Menopause. 2022 Jul 1;29(7):823-831. doi: 10.1097/GME.0000000000001982.
Research is limited regarding the predictive utility of the RAND-36 questionnaire and physical performance tests in relation to all-cause, cardiovascular disease (CVD), and total-cancer mortality in older women.

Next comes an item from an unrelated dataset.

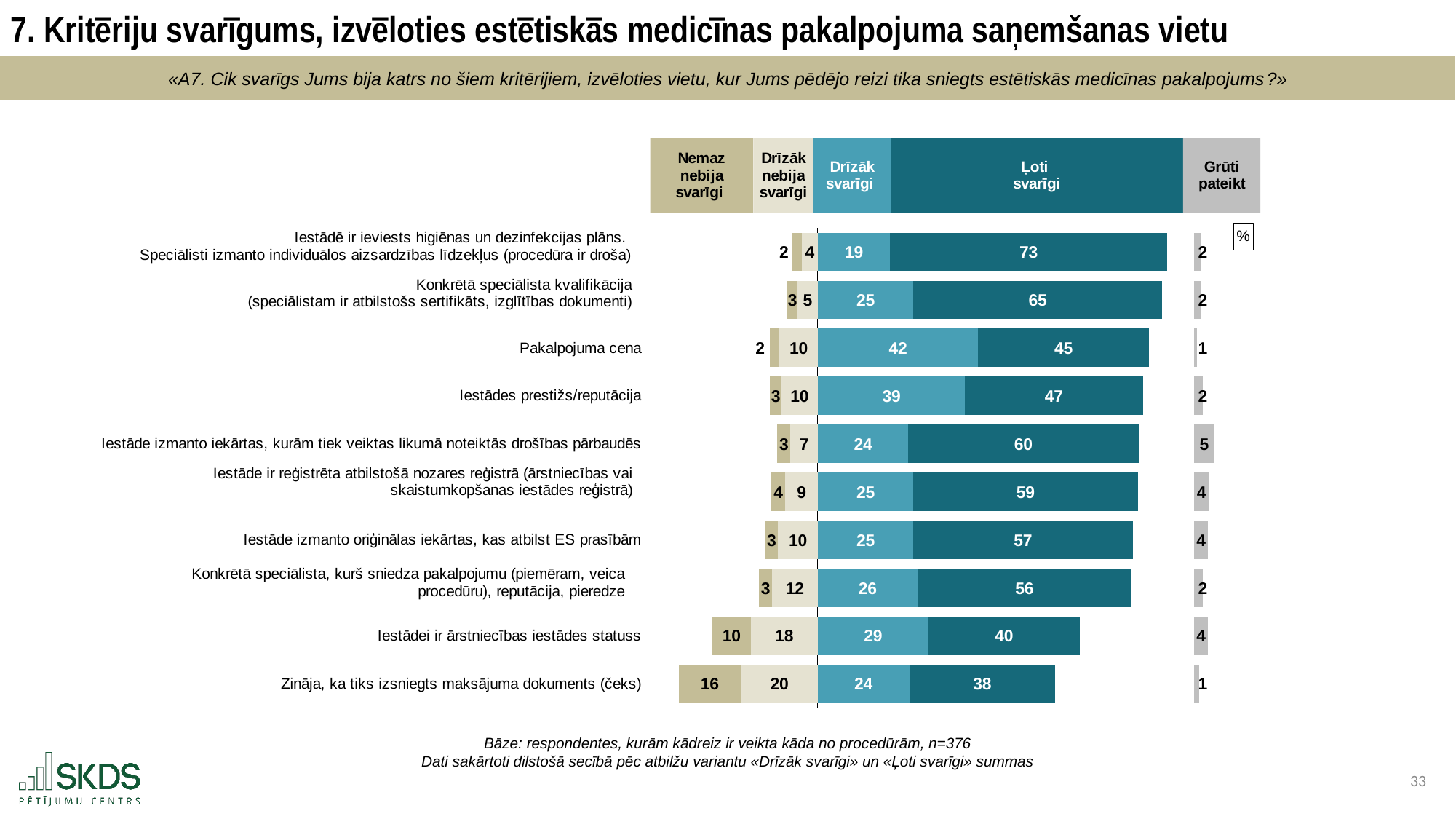
Which category has the lowest value for "Ļoti svarīgi"? Zināja, ka tiks izsniegts maksājuma dokuments (čeks) How many categories (criteria) are shown in the chart? 10 For "Pakalpojuma cena", what is the difference between the "Ļoti svarīgi" value and the "Drīzāk svarīgi" value? 3 For "Konkrētā speciālista kvalifikācija (speciālistam ir atbilstošs sertifikāts, izglītības dokumenti)", what is the combined total of "Drīzāk svarīgi" and "Ļoti svarīgi"? 90 Which has the larger "Ļoti svarīgi" value: "Iestādei ir ārstniecības iestādes statuss" or "Zināja, ka tiks izsniegts maksājuma dokuments (čeks)"? Iestādei ir ārstniecības iestādes statuss Which category has the highest value for "Ļoti svarīgi"? Iestādē ir ieviests higiēnas un dezinfekcijas plāns. Speciālisti izmanto individuālos aizsardzības līdzekļus (procedūra ir droša) Which category has the highest value for "Nemaz nebija svarīgi"? Zināja, ka tiks izsniegts maksājuma dokuments (čeks) What is the value for "Grūti pateikt" for the category "Iestāde izmanto iekārtas, kurām tiek veiktas likumā noteiktās drošības pārbaudēs"? 5 How many series does the chart legend list? 5 What kind of chart is shown on the slide? Stacked bar chart What is the value for "Drīzāk svarīgi" for the category "Iestādes prestižs/reputācija"? 39 What is the value for "Ļoti svarīgi" for the category "Pakalpojuma cena"? 45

Data on the RAND-36 questionnaire, gait speed, and chair stand performance were assessed in 5,534 women aged ≥65 years at baseline. A subset (n = 298) had physical function assessments additionally at follow-up (years 1, 3, or 6). Multivariable Cox proportional hazards regression models estimated associations (HR) for a 1-standard deviation (SD) difference in baseline RAND-36 scores and performance tests (alone and combined) with mortality outcomes in the overall cohort and in models stratified by enrollment age (<70 and ≥ 70 y). The relative prognostic value of each physical function exposure was assessed using the Uno concordance statistic.
A total of 1,186 deaths from any cause, 402 deaths from CVD, and 382 deaths from total-cancer were identified during a mean follow-up of 12.6 years. Overall, each 1-SD unit higher baseline RAND-36 score was associated with significantly lower all-cause mortality (HR =0.90) and discriminatory capacity (Uno = 0.65) that was comparable to each performance exposure (HRs 0.88-0.91; Uno = 0.65). These findings were consistent in women aged <70 and ≥ 70 years. The associations of RAND-36 and performance measures with CVD mortality and total-cancer mortality were not significant in multivariable models nor in age-stratified models.
The RAND-36 questionnaire is a reasonable substitute for tracking physical functioning and estimating its association with all-cause mortality in older adults when clinical performance testing is not feasible.
关于兰德36项问卷和身体机能测试对老年女性全因死亡率、心血管疾病(CVD)死亡率和全癌死亡率的预测效用,相关研究有限。
对5534名年龄≥65岁的女性进行基线时的兰德36项问卷、步速和从椅子上站起能力的评估。其中一个亚组(n = 298)在随访(第1年、第3年或第6年)时还进行了身体功能评估。多变量Cox比例风险回归模型估计了基线兰德36项评分和身体机能测试(单独及联合)1个标准差(SD)差异与总体队列以及按入组年龄(<70岁和≥70岁)分层的模型中死亡率结局之间的关联(HR)。使用Uno一致性统计量评估每种身体功能暴露的相对预后价值。
在平均12.6年的随访期间,共确定了1186例全因死亡、402例CVD死亡和382例全癌死亡。总体而言,基线兰德36项评分每高出1个SD单位,与显著更低的全因死亡率(HR = 0.90)和鉴别能力(Uno = 0.65)相关,这与每种身体机能暴露相当(HR为0.88 - 0.91;Uno = 0.65)。这些结果在<70岁和≥70岁的女性中是一致的。在多变量模型和年龄分层模型中,兰德36项评分及身体机能指标与CVD死亡率和全癌死亡率之间的关联均不显著。
当临床身体机能测试不可行时,兰德36项问卷是追踪老年人身体功能并估计其与全因死亡率关联的合理替代方法。